• _REQUIRED TASK_
In full and without deviation, write out the entries that follow.

Lines of data
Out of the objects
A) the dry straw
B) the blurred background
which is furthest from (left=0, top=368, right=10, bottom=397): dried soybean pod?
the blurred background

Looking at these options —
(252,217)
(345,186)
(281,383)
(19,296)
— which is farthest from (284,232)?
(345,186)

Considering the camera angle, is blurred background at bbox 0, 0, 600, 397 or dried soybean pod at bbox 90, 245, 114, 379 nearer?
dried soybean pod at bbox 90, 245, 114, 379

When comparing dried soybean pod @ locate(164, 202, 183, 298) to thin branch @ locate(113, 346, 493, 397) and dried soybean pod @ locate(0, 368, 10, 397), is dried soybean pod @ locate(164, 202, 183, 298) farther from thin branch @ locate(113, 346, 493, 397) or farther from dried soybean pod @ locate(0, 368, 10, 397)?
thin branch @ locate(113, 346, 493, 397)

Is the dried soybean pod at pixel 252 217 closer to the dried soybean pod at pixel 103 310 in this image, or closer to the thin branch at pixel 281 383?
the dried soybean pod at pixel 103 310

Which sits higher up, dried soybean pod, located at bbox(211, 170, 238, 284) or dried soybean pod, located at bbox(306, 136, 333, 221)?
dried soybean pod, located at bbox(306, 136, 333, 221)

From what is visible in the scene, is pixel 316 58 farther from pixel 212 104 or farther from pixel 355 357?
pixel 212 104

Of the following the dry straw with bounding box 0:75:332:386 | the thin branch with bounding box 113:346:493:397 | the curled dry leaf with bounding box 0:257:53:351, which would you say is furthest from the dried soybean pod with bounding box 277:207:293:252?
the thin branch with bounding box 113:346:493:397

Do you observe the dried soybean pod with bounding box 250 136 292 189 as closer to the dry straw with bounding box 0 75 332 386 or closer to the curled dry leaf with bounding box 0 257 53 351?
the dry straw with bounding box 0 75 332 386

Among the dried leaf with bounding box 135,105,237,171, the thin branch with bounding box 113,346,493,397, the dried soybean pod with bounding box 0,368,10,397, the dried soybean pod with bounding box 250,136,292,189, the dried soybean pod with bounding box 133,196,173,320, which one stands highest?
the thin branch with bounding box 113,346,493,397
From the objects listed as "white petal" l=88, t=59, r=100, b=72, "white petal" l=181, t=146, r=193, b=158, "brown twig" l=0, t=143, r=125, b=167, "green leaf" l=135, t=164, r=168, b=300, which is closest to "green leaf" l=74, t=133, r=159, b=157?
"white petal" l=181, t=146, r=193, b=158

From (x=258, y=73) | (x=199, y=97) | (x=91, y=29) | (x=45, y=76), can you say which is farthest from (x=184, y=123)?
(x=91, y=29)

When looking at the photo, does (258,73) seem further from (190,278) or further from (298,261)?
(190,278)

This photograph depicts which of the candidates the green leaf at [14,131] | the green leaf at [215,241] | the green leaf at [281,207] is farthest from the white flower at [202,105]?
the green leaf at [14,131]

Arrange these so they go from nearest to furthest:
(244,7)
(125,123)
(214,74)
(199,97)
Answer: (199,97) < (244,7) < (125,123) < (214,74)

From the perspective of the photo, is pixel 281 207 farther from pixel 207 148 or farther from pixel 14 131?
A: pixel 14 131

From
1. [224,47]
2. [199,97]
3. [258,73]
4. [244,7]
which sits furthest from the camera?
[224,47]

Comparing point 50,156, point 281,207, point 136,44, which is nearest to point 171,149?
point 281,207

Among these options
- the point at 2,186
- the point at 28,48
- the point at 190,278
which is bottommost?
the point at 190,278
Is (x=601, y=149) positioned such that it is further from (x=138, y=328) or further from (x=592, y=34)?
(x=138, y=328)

• _EXPECTED ANSWER_
Out of the objects
A) the dry straw
B) the blurred background
which is furthest from (left=0, top=368, right=10, bottom=397): dried soybean pod?
the blurred background

Looking at these options —
(252,217)
(345,186)
(281,383)
(19,296)
— which is farthest from (284,232)?
(345,186)

Considering the camera angle, is blurred background at bbox 0, 0, 600, 397 or dried soybean pod at bbox 90, 245, 114, 379 nearer?
dried soybean pod at bbox 90, 245, 114, 379

When comparing dried soybean pod @ locate(164, 202, 183, 298) to thin branch @ locate(113, 346, 493, 397) and dried soybean pod @ locate(0, 368, 10, 397), is dried soybean pod @ locate(164, 202, 183, 298) farther from thin branch @ locate(113, 346, 493, 397) or farther from dried soybean pod @ locate(0, 368, 10, 397)?
thin branch @ locate(113, 346, 493, 397)

Is the dried soybean pod at pixel 252 217 closer to the dried soybean pod at pixel 103 310 in this image, or closer to the thin branch at pixel 281 383?
the dried soybean pod at pixel 103 310

Which sits higher up, dried soybean pod, located at bbox(211, 170, 238, 284) or dried soybean pod, located at bbox(306, 136, 333, 221)?
dried soybean pod, located at bbox(306, 136, 333, 221)

From what is visible in the scene, is pixel 316 58 farther from pixel 212 104 or farther from pixel 355 357?
pixel 212 104

Of the following the dry straw with bounding box 0:75:332:386 | the thin branch with bounding box 113:346:493:397 | the curled dry leaf with bounding box 0:257:53:351, which would you say is furthest from the dried soybean pod with bounding box 277:207:293:252?
the thin branch with bounding box 113:346:493:397

Do you observe the dried soybean pod with bounding box 250 136 292 189 as closer to the dry straw with bounding box 0 75 332 386 or closer to the curled dry leaf with bounding box 0 257 53 351?
the dry straw with bounding box 0 75 332 386

Among the dried leaf with bounding box 135,105,237,171, the thin branch with bounding box 113,346,493,397, the dried soybean pod with bounding box 0,368,10,397, the dried soybean pod with bounding box 250,136,292,189, the dried soybean pod with bounding box 133,196,173,320, which one stands highest?
the thin branch with bounding box 113,346,493,397
From the objects listed as "white petal" l=88, t=59, r=100, b=72, "white petal" l=181, t=146, r=193, b=158, "brown twig" l=0, t=143, r=125, b=167, "green leaf" l=135, t=164, r=168, b=300, which is closest to "green leaf" l=74, t=133, r=159, b=157?
"white petal" l=181, t=146, r=193, b=158

From (x=258, y=73) | (x=199, y=97) | (x=91, y=29) | (x=45, y=76), can you say which is farthest from (x=184, y=123)?
(x=91, y=29)

When looking at the photo, does (258,73) seem further from (190,278) or further from (298,261)?
(190,278)

This photograph depicts which of the candidates the green leaf at [14,131] | the green leaf at [215,241] | the green leaf at [281,207] is farthest from the white flower at [202,105]?
the green leaf at [14,131]

Arrange these so they go from nearest to furthest:
(244,7)
(125,123)
(214,74)
(199,97)
Answer: (199,97) < (244,7) < (125,123) < (214,74)

From the perspective of the photo, is pixel 281 207 farther from pixel 207 148 or farther from pixel 14 131?
A: pixel 14 131

From
1. [224,47]
2. [199,97]
3. [258,73]
4. [244,7]
which sits furthest from the camera?
[224,47]

Comparing point 50,156, point 281,207, point 136,44, which is nearest to point 171,149?
point 281,207

Among these options
- the point at 2,186
- the point at 28,48
- the point at 190,278
which is bottommost?
the point at 190,278
Is (x=601, y=149) positioned such that it is further from (x=138, y=328) or further from (x=592, y=34)?
(x=138, y=328)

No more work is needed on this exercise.